Por: Eduardo Jiménez J.
@ejj2107
El viejo Marx decía que la historia se
repite, solo que en la segunda ocasión era comedia lo que antes fue drama.
Algo de ello parece esbozarse en las
postrimerías del gobierno de Humala: una suerte de déjà vu de lo que fue el autoritarismo neoliberal del gobierno de
Fujimori en los noventa. Por lo menos algunas medidas en el ámbito laboral,
como la cuestionada ley de empleo juvenil (“ley pulpín”), nos retrae a aquellos
tiempos de la ideología del cholo barato
y el tigre de los andes (todo al ritmo del chino).

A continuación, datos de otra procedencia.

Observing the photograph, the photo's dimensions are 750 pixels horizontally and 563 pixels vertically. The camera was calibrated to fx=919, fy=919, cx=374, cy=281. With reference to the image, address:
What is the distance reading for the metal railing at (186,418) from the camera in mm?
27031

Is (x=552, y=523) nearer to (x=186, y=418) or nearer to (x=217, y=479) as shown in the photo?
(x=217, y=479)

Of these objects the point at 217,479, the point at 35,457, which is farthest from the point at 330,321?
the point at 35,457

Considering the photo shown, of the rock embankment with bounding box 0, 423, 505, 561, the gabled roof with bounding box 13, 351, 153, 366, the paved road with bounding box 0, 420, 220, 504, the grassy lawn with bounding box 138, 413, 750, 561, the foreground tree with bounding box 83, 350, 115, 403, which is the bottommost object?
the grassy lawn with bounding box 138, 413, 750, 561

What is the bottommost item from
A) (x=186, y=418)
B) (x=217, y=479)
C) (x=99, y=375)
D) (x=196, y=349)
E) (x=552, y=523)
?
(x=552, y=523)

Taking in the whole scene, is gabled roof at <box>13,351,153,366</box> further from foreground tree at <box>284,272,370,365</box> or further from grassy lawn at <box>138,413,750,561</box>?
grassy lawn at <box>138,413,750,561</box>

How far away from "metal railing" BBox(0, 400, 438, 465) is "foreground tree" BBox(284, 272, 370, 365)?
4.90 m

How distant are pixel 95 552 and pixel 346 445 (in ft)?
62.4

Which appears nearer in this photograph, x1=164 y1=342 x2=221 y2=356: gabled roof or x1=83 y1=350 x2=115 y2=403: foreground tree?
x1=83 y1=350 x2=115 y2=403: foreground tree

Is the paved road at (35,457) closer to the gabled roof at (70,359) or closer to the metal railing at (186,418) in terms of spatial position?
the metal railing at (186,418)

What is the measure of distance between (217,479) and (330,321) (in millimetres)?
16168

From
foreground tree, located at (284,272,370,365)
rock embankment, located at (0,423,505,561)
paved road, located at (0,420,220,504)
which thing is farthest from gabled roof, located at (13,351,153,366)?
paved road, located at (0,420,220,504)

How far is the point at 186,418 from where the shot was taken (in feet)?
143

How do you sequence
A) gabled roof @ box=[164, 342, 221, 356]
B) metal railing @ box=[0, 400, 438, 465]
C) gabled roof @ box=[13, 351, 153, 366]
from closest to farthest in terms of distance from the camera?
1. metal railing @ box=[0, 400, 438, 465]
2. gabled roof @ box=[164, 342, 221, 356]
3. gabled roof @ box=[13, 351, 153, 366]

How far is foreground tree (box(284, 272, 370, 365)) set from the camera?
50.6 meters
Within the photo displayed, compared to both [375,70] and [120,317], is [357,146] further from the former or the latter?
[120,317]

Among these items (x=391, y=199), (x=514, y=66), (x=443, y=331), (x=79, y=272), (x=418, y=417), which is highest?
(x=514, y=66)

Es cierto que políticamente la ley
trae réditos a la oposición. Es poco complicado ubicarse en contra de una norma
que recorta derechos. La inversión es poca y la rentabilidad (política) es
alta. De allí que gran parte del establishment
se haya plegado a la izquierda del gobierno, rechazando la ley. Hasta los
fujimoristas, Alan García II y Pedro Pablo Kuczynski la rechazaron¡¡¡
Pero no menos cierto es que el
gobierno se encuentra atrapado en la complacencia al gran capital, cuya eterna
monserga son los sobrecostos laborales,
lo que se encuentra en relación inversa al rechazo ciudadano. Es que el
ambiente de sensibilización de los derechos laborales es mucho mayor hoy en día
que en los años noventa, donde la población en forma más o menos conciente
aceptó un recorte de derechos en aras de un futuro mejor para sus hijos. Fue una
suerte de pacto social tácito de sacrificio
generacional en el entorno del terrorismo, desgobierno y pocas posibilidades
económicas en aquel entonces.
Obviando las interpretaciones
constitucionales, que serán variadas; nos encontramos con la efectividad de la
norma, vale decir si conseguirá los fines deseados. Y en este extremo es que
pueden comenzar a verse los fallos, en el sentido que la ley aprobada pueda ser
objeto de un abuso por parte de los empresarios, sustituyendo a trabajadores
con derechos por otros con no tantos. Y, lo peor, con la complacencia de un
gobierno débil y que hace mucho arreó las banderas de las reivindicaciones
populares (si alguna vez las tuvo).
Tampoco es probable que la norma
beneficie a los miles de trabajadores de las pequeñas empresas, sumidos en la
explotación más vil, los que pese a las facilidades otorgadas a las MYPES jamás
han formalizado a sus trabajadores.
Más allá de los dilemas políticos del
gobierno humalista, sería patético que termine siendo recordado como un
gobierno entreguista al gran capital nacional y extranjero, incluyendo la mano
de obra, lo que significó para muchos de sus votantes una esperanza de cambio.